トップページお知らせ >中央ニュース

お知らせ

中央ニュース

2014/05/30

改正品確法・建設業法・入契法が成立

 建設産業の中長期的な担い手の育成・確保を目指し、今通常国会で一体的に審議された改正公共工事品質確保促進法、改正建設業法、改正入札契約適正化法が、29日の衆院本会議で可決、成立した。改正品確法は、中長期的な担い手の育成・確保に配慮することを発注者責務と定め、全ての公共工事の発注者にこの責務の下で予定価格を適正に設定したり、多様な入札契約方式を活用することを求める。改正建設業法では建設業許可の業種区分を見直して「解体工事業」を新設、入契法では「ダンピング防止」を法律の柱に位置付け、行き過ぎた価格競争の是正を図る。
 議員立法の品確法は、価格のみで落札者を決めてきたそれまでの公共調達に、応札者の技術力も評価して落札者を決める総合評価方式を普及させ、個別工事の品質を確保する役割を担ってきた。
 改正品確法では、法律の基本理念や発注者の責務として「中長期的な担い手の育成・確保」に配慮することを明確化。

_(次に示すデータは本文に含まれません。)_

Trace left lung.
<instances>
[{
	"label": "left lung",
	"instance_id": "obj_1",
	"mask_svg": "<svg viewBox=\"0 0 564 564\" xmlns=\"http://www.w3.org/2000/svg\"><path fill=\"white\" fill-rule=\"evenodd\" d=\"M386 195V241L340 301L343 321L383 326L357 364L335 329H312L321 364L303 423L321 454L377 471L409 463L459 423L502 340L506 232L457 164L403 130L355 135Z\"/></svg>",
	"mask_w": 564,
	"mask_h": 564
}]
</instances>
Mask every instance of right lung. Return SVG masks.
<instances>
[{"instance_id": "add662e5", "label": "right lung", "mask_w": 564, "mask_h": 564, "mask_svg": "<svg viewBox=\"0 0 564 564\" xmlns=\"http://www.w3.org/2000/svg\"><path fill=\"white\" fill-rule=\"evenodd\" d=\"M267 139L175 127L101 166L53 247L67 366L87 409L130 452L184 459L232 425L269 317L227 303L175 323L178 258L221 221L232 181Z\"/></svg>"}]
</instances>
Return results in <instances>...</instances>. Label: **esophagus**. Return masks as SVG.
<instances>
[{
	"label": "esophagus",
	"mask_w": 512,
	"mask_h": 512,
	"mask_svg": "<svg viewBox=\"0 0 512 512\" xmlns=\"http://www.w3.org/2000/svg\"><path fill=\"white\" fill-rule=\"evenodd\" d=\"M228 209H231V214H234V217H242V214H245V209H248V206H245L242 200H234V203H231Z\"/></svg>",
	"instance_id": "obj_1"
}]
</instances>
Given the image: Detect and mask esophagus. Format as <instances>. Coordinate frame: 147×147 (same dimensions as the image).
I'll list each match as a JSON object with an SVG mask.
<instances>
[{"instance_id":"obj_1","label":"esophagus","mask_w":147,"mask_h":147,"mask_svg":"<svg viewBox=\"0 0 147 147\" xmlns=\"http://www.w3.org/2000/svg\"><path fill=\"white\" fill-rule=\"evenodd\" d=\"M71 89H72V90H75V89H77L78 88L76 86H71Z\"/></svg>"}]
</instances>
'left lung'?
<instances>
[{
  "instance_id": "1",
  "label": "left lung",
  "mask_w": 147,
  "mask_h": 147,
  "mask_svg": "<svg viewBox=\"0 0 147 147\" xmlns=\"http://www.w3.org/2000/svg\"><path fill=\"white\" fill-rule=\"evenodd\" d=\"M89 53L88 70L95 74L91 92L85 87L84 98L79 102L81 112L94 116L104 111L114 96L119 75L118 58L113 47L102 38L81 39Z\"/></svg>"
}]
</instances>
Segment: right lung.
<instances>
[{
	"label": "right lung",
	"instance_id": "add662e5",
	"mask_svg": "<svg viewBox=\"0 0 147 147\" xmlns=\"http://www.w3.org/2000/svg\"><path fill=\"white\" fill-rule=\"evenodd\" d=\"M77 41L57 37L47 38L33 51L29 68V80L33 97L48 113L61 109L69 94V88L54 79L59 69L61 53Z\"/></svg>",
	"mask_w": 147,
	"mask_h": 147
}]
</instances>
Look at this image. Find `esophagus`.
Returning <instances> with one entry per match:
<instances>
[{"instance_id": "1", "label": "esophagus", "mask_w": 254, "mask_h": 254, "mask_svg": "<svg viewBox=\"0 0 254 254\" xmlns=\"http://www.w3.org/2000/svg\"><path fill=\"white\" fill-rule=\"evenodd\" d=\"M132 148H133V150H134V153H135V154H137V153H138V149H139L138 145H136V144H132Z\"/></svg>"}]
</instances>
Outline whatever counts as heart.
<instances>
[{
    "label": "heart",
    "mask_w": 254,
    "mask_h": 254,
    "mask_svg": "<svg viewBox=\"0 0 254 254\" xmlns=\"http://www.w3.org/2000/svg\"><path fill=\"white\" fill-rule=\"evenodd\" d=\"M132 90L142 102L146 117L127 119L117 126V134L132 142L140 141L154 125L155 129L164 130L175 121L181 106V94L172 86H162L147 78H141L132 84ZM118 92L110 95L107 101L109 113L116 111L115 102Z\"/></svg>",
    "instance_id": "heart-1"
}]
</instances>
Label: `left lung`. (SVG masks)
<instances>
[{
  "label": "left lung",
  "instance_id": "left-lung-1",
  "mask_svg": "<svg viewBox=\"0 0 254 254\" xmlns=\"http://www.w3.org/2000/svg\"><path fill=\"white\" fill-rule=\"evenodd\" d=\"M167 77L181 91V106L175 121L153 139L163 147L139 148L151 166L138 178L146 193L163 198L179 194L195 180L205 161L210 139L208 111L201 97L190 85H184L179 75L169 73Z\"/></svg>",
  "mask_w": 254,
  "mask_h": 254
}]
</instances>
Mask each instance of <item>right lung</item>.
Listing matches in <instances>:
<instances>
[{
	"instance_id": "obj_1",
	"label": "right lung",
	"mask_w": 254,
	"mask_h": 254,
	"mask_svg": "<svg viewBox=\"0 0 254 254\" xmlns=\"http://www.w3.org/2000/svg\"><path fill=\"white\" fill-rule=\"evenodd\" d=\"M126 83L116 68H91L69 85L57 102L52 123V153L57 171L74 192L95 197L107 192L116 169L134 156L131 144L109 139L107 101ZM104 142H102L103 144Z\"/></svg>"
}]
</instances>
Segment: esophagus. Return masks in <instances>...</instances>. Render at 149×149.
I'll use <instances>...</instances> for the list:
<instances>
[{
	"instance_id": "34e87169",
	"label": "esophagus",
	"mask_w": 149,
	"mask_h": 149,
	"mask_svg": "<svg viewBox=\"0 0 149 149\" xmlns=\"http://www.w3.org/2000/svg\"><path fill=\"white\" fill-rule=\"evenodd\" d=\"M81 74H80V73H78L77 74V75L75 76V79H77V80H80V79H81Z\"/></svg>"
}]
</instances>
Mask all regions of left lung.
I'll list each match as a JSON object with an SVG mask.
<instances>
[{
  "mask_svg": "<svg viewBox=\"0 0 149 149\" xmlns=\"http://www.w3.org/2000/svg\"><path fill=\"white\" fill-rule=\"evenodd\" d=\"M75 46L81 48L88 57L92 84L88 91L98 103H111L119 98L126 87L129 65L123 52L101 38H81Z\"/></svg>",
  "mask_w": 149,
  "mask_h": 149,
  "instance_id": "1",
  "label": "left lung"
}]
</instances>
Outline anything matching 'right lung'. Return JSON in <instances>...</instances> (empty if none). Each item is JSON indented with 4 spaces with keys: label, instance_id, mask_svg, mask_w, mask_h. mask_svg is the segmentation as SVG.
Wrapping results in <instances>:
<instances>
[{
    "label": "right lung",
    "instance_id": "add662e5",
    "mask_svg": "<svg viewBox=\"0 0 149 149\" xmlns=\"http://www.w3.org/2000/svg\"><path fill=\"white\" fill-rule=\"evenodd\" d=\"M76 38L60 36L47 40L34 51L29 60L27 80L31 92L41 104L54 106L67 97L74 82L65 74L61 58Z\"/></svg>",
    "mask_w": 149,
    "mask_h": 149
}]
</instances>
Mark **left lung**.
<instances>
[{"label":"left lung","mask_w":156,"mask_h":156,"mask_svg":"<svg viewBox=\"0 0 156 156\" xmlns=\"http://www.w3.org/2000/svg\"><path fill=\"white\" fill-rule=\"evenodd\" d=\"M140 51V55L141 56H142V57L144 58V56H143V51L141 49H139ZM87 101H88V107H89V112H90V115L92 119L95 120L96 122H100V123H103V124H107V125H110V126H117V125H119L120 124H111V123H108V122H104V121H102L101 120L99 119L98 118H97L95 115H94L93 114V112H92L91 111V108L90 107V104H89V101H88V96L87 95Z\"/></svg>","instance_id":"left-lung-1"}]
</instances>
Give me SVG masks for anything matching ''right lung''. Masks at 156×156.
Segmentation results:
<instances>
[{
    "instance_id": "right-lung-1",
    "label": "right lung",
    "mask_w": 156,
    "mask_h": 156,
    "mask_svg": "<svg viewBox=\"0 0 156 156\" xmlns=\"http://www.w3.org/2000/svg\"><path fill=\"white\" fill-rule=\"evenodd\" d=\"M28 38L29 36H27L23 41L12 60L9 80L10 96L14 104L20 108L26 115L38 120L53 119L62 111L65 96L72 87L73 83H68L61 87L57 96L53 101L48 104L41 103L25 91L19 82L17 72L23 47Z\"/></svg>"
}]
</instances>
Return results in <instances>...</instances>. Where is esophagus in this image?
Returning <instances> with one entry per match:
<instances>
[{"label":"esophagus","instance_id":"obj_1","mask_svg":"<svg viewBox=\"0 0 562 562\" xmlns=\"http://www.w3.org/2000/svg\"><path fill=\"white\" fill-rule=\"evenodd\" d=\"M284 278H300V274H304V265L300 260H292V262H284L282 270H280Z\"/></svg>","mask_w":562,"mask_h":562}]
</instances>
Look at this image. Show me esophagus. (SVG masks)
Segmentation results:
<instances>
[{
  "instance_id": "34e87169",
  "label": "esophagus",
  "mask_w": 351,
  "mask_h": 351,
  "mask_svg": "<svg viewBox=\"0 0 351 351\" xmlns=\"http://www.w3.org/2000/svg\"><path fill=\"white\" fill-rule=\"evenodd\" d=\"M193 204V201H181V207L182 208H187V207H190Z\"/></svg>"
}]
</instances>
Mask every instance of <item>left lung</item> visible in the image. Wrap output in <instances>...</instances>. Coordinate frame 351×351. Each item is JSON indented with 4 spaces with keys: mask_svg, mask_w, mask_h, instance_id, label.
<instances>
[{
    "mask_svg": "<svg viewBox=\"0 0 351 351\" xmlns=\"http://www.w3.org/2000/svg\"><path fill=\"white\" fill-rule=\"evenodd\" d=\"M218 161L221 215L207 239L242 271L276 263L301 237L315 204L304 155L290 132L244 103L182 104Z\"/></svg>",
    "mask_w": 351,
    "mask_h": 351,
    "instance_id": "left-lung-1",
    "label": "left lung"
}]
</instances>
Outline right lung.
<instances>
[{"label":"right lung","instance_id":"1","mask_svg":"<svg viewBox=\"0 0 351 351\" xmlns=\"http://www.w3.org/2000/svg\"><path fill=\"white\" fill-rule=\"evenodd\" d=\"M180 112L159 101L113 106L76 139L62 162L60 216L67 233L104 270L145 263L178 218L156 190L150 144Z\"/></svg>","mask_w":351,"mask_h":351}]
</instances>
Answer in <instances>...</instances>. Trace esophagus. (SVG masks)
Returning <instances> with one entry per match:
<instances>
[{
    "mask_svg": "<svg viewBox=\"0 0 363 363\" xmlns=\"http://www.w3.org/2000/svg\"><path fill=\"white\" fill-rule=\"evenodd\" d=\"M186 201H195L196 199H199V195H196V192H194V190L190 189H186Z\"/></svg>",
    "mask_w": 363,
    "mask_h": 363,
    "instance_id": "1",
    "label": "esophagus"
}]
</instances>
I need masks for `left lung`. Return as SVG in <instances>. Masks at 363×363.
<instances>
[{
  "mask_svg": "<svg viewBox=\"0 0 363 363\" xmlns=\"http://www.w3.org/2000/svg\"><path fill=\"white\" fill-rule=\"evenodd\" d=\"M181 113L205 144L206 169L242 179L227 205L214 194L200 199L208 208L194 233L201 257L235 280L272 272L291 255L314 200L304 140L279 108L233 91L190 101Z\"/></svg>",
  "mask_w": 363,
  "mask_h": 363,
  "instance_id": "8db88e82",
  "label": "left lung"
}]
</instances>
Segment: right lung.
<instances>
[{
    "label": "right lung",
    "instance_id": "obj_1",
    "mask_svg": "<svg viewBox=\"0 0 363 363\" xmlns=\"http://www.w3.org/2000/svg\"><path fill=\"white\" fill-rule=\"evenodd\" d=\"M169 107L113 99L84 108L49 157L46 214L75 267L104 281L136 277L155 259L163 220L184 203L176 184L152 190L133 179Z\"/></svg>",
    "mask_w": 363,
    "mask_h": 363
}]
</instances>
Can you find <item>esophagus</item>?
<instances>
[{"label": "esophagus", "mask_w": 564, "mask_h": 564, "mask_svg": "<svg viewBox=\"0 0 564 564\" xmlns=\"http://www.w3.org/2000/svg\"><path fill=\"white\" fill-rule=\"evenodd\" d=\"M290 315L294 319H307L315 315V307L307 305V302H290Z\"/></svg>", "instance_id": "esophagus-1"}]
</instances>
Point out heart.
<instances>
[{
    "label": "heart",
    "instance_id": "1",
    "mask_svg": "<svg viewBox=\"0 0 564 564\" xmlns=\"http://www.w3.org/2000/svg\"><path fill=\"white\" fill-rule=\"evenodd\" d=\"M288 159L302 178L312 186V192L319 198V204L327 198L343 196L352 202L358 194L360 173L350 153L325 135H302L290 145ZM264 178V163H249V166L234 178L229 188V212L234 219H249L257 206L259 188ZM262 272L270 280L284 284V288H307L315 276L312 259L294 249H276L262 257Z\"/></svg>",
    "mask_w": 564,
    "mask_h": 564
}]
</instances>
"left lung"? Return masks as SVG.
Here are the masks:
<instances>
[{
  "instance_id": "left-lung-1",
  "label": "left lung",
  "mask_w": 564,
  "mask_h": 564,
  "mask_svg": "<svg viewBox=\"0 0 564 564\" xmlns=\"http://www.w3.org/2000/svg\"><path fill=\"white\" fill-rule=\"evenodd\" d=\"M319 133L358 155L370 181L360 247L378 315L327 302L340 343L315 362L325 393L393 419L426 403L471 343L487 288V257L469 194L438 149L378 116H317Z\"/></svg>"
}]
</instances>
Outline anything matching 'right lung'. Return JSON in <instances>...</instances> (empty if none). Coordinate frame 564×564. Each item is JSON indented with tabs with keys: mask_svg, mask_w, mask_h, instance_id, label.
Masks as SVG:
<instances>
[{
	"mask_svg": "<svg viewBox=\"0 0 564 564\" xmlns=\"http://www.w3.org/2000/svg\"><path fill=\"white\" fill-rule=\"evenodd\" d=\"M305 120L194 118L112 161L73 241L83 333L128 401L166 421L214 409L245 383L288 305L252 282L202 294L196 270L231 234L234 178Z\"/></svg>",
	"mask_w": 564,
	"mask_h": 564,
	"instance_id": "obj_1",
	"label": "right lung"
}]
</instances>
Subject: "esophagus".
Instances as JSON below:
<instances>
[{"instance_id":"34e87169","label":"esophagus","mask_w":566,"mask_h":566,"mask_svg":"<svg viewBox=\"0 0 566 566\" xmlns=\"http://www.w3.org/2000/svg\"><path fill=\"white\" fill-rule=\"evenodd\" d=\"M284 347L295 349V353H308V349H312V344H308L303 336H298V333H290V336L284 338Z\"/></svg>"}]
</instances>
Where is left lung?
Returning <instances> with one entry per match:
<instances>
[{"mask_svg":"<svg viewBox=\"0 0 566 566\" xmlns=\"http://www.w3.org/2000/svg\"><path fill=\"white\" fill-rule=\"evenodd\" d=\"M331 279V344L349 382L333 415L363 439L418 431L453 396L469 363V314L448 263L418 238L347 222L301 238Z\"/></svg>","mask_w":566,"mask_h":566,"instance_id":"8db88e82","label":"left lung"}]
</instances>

公共工事の発注者に対し、個別工事の品質だけでなく、建設産業が正常に機能し、担い手を育成・確保できるよう配慮することで、入札契約などの発注関係事務を運用するよう求めた。
 具体的には、予定価格を不当に控除する「歩切り」が禁止され、受注者が「適正な利潤」を確保できるよう、市場価格を反映した労務・資材単価を使い、適正な予定価格を設定しなくてはならなくなる。最低制限価格・低入札価格調査基準価格の導入と改善、契約変更の円滑化、スライド条項の一層の活用などが進む効果も期待されている。
 工事の性格、地域の実情に応じ「多様な入札契約方式」の導入を求めたことも今回の改正の柱の一つ。技術提案で選定した参加者との交渉で予定価格を決める技術提案・交渉方式をはじめ、段階選抜方式、インフラの維持管理への複数年度契約・共同受注などの導入を促す。
 改正法は、都道府県や市町村などが改正法の趣旨に沿って発注関係事務を運用できるよう、国に発注者支援のための運用指針を策定することも求める。国土交通省は、地方自治体、学識経験者、建設業界などの意見を聞きながら、今夏にも運用指針をまとめる。
 改正建設業法は、1971年以来、43年ぶりに建設業許可の業種区分を見直し、解体工事業を新設する。業種の新設は改正法公布後2年以内に施行し、施行後3年の経過措置を設ける。経過措置期間中は、現行の「とび・土工工事業」の許可業者が解体工事を施工することを認める。国交省はこの間に解体工事業の技術者制度の創設と普及を急ぐ。
 改正入札契約適正化法は、法律の柱に「ダンピング防止」を追加。国交省は同法に基づく入札契約適正化指針を改定し、具体的な措置を規定する。また、これまで下請け契約の総額が3000万円以上(建築は4500万円以上)の公共工事に限っていた施工体制台帳の提出・作成義務の範囲を全ての公共工事に拡大する。